For the most part, the library is amazing. Study rooms, computers, amazing collection for the most part. Awesome in 95% of the subjects you can study at UF. If you are in a major with a small population of students, the library is largely useless. Most of the minority languages have no updated material.
For those that are language majors, go visit the language lab before enrolling. Ask for the material. There was NOTHING for me of updated material. They handed me an ancient dictionary and grammar book that contains such old language I got marked wrong for using it. Other languages are worse off.
If you are accepted into a major that has good funding and population, then if you can afford it and don't mind the quality not living up to the rep, then at least you will get the name of UF on it. If you are not in a popular major beware. The money and budget is horribly abused and wasted on non-vital stuff when VITAL things need fixing. Poor management.The campus is okay as far as safety. I did not live on campus but if you pay for the better housing it is pretty safe. I hear of problems in the more communal living. Still, crimes are pretty regular. Your get them sent to your phone. There is rape, sexual assault, etc. on campus. If you're irresponsible about yourself, you bet somethings going to happen. Act responsible to avoid these people and keep cautious and you'll be fine. Campus security is poor in my opinion. The city of Gainesville isn't safe nor horrible, just kinda typical city crime. Lots of beggars and petty theft. I wouldn't over worry if you use your common sense.Overall its an okay school. If your in one of their popular majors then you will be fine. Don't expect the best, but it will be good. If your aren't, then find somewhere else. Tuition hikes are every year, so prepare for that. If you don't mind being a number, like me, you will enjoy relatively small class sizes except in the most popular classes.

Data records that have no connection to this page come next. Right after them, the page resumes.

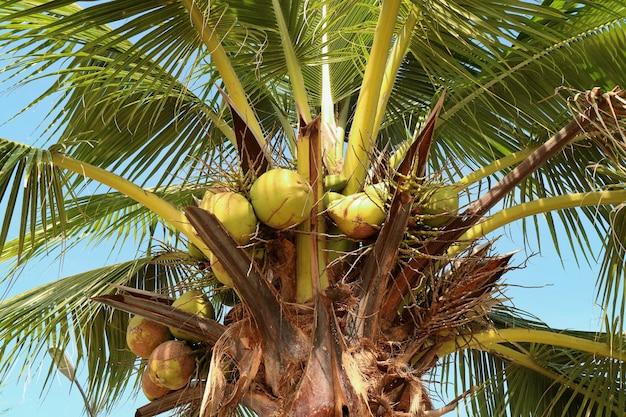 Kokosnussbäume mit klarem blauem himmel und sonnenlicht in der sommerzeit.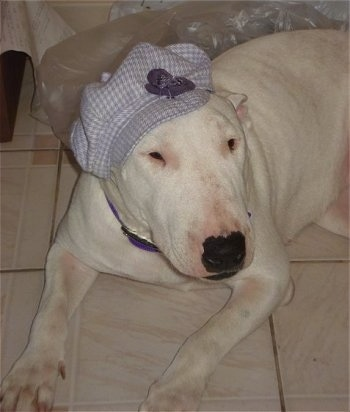 Sasha the Bull Terrier wearing a light purple hat and laying on a tiled floor with a clear plastic bag behind her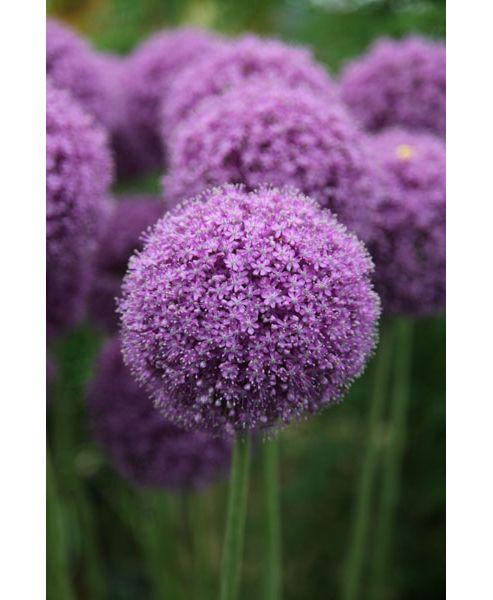ornamental onion bulbs (Allium giganteum)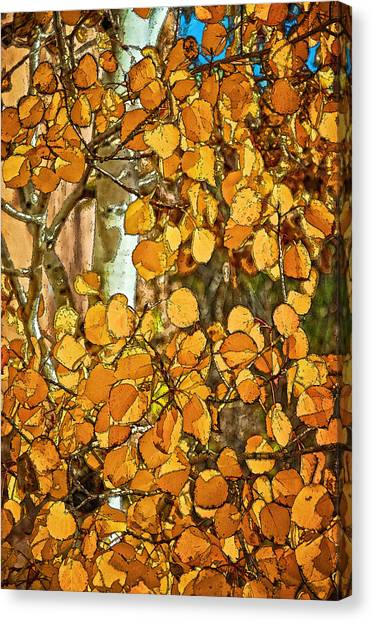 Aspens Gold Canvas Print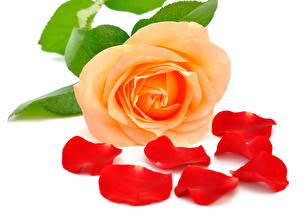 Картинка Розы Вблизи Лепестки Цветы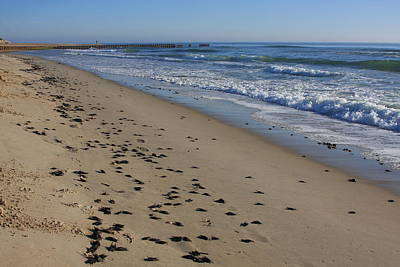 Cape Hatteras - Mermaid's Purse Laiden Beach Poster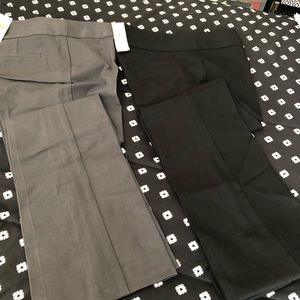Women's Loft pants - brand new
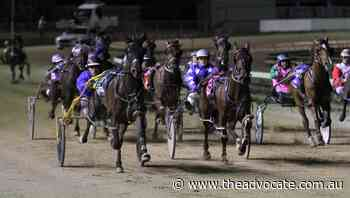 North West pacer wins $50000 Devonport feature race at only third start - The Advocate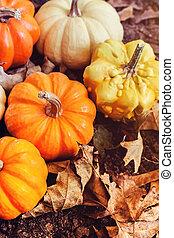 秋天, 裝飾, 彙整, 南瓜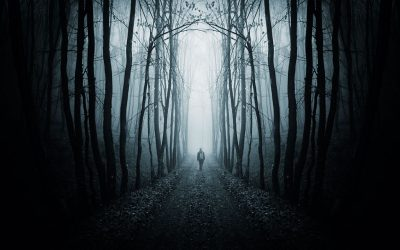A man wearing a backpack walking down an eerie, dark tunnel of trees. Everything in the picture is black and white, which makes it feel creepy.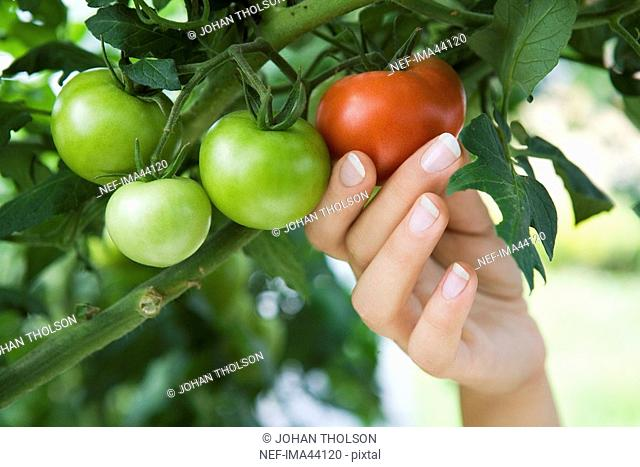A hand picking a tomato Sweden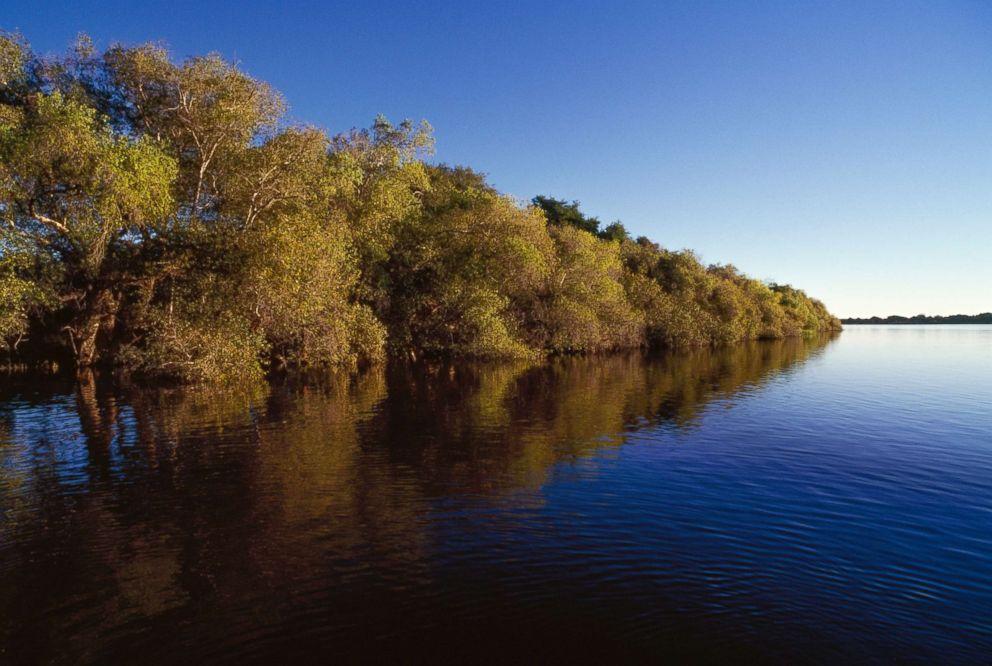 PHOTO: Vegetation along the banks of the Zambezi River, Mosi-oa-Tunya National Park, Zambia.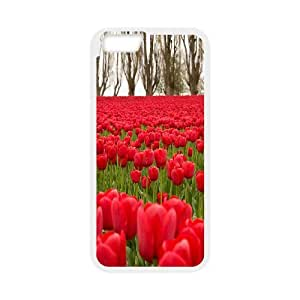 Chaap And High Quality Phone Case For Apple Iphone 6 Plus 5.5 inch screen Cases -Beautiful Holland Tulip Pattern-LiShuangD Store Case 18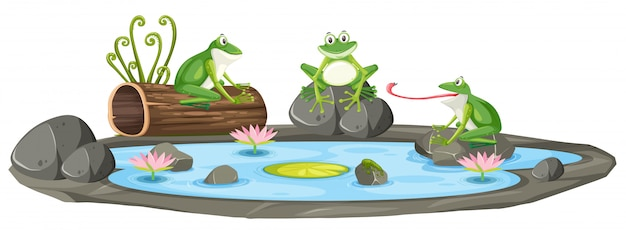 Isolated frog in the pond Premium Vector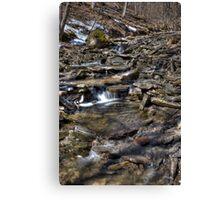Ground Water Canvas Print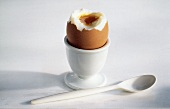 Soft Boiled Egg with Egg Cup and Spoon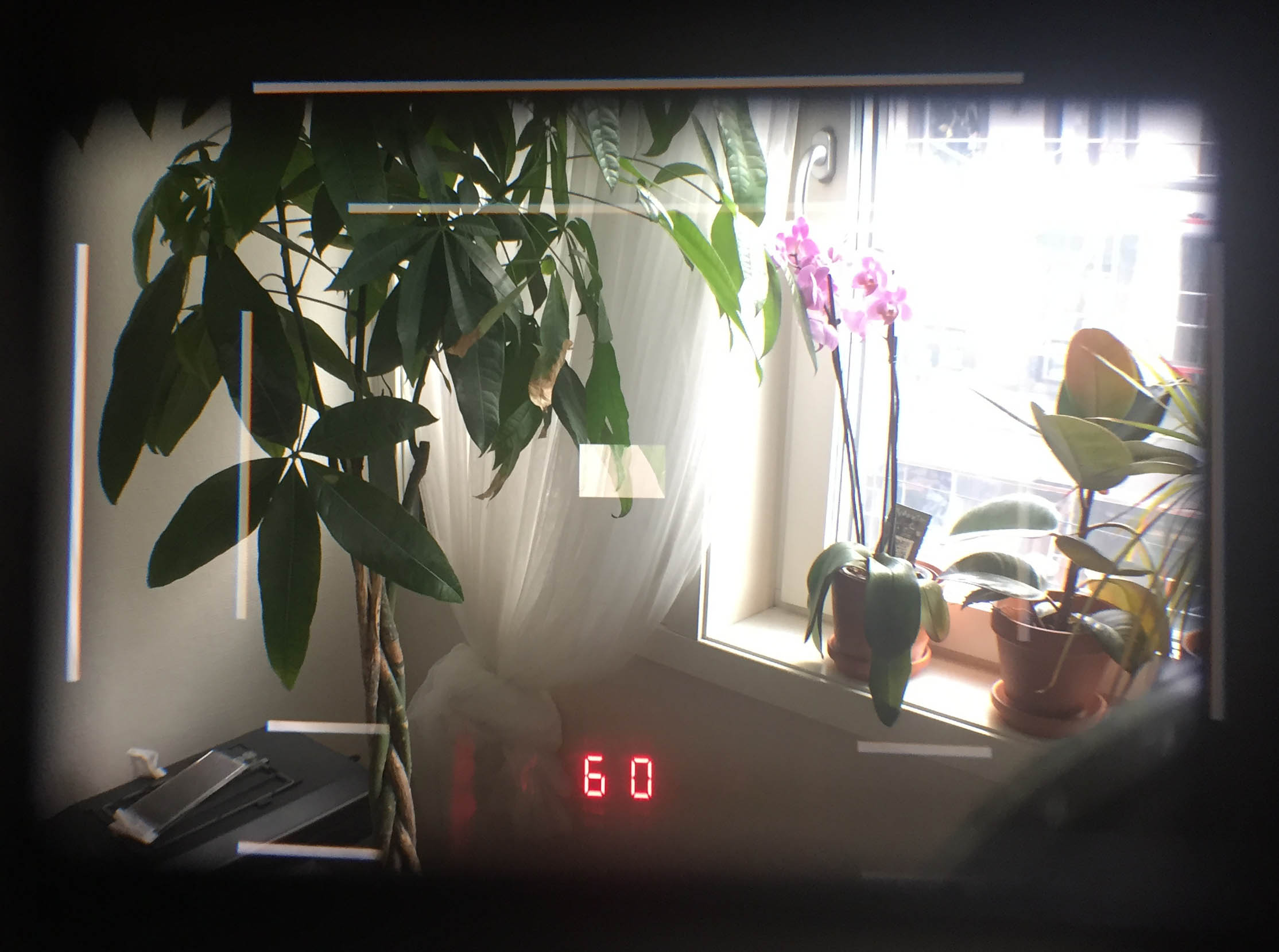 viewfinder-view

I've recently transferred from UF to another state school. HS counselors pump this school up like it's MIT or Harvard, when in realty, they're not even in the same league as Ivy league schools. This school is soo freaking big and you're just another number. Most of the dorms are like 60 yrs old with no AC and most of the faculty doesn't speak English and you feel like they have no time for you because they're doing research. Sure..UF has good athletics, but I didn't come to college to party 24/7 or live for college football. Interestingly enough, everybody underage drinks here, the cops don't care on game-day. Don't believe the hype about UF, go visit other schools in the state before you pull the trigger. I'm now a senior at the University of Miami and loving it. More expensive but worth every penny.